[A défaut de gong, sauvé par le Duc ? Faut voir... ]
Ses pensées étaient accaparées par le souvenir du Seigneur des Auteux, les longues nuits passées à refaire le monde autour d'une carafe de vin, les instants précieux où il conseillait la jeune fille perdue qu'elle était, les rires, les tristesses, les instants de doute et ceux plus rare, de joie. A la vérité, son ami lui manquait, plus encore depuis que ses lettres s'étaient faites rares.
Son esprit tout entier tourné vers son vassal absent - et vers le vin aussi, on ne peut décemment nier cette évidence, elle n'avait pas vu le coup venir. Elle n'avait pas prévu le changement soudain de ton dans la conversation somme toute badine jusqu'alors. Et pire, à la question et surtout au regard sans équivoque qui l'accompagnait, la vicomtesse, qui jusqu'alors offrait une attitude façon banquise à peine perturbée par le réchauffement climatique, s'empourpra.
Oui oui, et de rougir comme une jouvencelle, celle que, alors régnante du Béarn, on appelait Son Infâme Grandeur, d'être déstabilisée par une oeillade égrillarde accompagnant une phrase qui ne souffrait pas d'autre sens que celui que son auteur lui faisait revêtir.
Et perturbée par la chaleur qu'elle sentait irradier ses pommettes, persuadée que le Balbuzard ne pouvait pas ne pas le remarquer, elle cherchait ses mots, une réponse cinglante, une fin de non recevoir, n'importe quoi qui permette de le remettre dans ses 16 mètres.
Et l'inspiration se dérobant toujours aux instants critiques, elle ne put que se donner une contenance en portant sa coupe à ses lèvres, en espérant que quelque chose viendrait la sortir de ce soudain revirement.
Et ô miracle, crut-elle l'espace d'un instant quand une voix tonitruante interpella du dehors justement son interlocuteur.
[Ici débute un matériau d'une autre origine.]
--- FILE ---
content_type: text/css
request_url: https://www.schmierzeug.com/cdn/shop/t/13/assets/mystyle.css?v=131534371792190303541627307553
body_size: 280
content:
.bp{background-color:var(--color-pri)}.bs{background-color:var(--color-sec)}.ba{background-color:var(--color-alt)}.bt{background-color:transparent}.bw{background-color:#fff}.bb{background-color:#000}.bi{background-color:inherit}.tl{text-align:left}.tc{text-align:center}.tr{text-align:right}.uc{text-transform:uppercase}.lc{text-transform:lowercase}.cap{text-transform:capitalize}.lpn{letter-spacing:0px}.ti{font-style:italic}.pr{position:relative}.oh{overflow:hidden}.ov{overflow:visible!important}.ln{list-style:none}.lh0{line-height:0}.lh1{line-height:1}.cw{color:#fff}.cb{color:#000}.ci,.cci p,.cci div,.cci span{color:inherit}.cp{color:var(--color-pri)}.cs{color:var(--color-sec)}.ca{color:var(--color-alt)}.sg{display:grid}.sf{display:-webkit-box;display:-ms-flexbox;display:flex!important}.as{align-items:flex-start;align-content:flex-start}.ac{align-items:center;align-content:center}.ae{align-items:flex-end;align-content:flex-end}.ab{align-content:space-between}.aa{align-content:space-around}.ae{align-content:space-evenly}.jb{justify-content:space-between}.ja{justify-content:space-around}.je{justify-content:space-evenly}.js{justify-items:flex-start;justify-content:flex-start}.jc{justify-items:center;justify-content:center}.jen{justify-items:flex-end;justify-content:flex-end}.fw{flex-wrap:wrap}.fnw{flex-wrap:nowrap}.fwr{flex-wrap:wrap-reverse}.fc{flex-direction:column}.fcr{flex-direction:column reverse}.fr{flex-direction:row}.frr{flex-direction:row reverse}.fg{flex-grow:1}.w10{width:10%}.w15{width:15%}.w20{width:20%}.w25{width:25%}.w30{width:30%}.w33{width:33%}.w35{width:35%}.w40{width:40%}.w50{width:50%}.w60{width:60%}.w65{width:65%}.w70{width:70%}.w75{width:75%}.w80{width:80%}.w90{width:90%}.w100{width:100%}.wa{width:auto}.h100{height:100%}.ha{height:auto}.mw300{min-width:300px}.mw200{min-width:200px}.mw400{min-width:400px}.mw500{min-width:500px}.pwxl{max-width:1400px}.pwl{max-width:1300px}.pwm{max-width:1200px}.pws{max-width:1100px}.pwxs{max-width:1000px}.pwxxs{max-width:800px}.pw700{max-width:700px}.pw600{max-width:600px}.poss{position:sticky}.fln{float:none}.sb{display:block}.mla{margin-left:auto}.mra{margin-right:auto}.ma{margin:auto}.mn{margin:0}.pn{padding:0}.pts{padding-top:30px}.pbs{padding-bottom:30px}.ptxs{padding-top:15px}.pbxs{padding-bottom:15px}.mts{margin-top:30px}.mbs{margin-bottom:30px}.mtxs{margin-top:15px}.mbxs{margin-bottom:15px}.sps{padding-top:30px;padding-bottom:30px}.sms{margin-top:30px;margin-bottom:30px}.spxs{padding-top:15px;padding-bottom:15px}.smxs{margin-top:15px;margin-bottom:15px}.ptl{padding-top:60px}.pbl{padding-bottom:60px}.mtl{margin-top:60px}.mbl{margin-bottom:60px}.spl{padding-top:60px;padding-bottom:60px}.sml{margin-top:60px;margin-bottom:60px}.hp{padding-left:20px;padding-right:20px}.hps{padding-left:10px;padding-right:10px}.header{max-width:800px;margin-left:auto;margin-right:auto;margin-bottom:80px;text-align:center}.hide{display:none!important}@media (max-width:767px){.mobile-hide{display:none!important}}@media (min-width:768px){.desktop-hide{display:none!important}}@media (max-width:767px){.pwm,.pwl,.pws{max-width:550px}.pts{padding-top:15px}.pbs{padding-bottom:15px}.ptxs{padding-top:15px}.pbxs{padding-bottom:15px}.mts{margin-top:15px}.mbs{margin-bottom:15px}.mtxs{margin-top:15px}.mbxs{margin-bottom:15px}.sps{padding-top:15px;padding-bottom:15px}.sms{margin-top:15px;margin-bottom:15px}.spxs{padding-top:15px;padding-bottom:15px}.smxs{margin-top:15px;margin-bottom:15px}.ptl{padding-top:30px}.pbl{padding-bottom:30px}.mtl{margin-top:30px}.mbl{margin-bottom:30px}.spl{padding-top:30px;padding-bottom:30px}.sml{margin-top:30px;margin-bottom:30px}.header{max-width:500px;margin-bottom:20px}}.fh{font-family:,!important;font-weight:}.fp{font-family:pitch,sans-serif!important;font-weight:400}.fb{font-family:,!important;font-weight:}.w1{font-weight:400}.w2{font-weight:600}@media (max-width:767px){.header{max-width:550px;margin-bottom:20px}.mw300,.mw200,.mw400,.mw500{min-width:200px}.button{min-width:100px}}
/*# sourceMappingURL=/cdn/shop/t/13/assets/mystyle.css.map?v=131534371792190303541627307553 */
Mais c'était sans compter la répartie du Baron de Digoine qui n'entendait pas laisser échapper sa proie alors qu'il venait de commencer sa chasse.
Et à sa réponse, Agnès échappa un toussotement, manquant avaler sa gorgée de vin de travers et le rouge lui montant d'avantage aux joues. Il était temps de songer à un repli stratégique.
Repoussant maladroitement sa chaise, elle se leva et le regard fuyant, elle tenta une excuse hésitante
Hahem... Je ne voudrai point vous empêcher de tenir conversation avec... Hmm... Votre ami... Je vais prendre congé... Il se fait tard et... Demain je dois encore jouter...
Argh... Si elle avait pu elle se serait donné quelques bonnes claques pour cette affligeante sortie qui ne faisait rien d'autre que d'encore plus démontrer son embarras.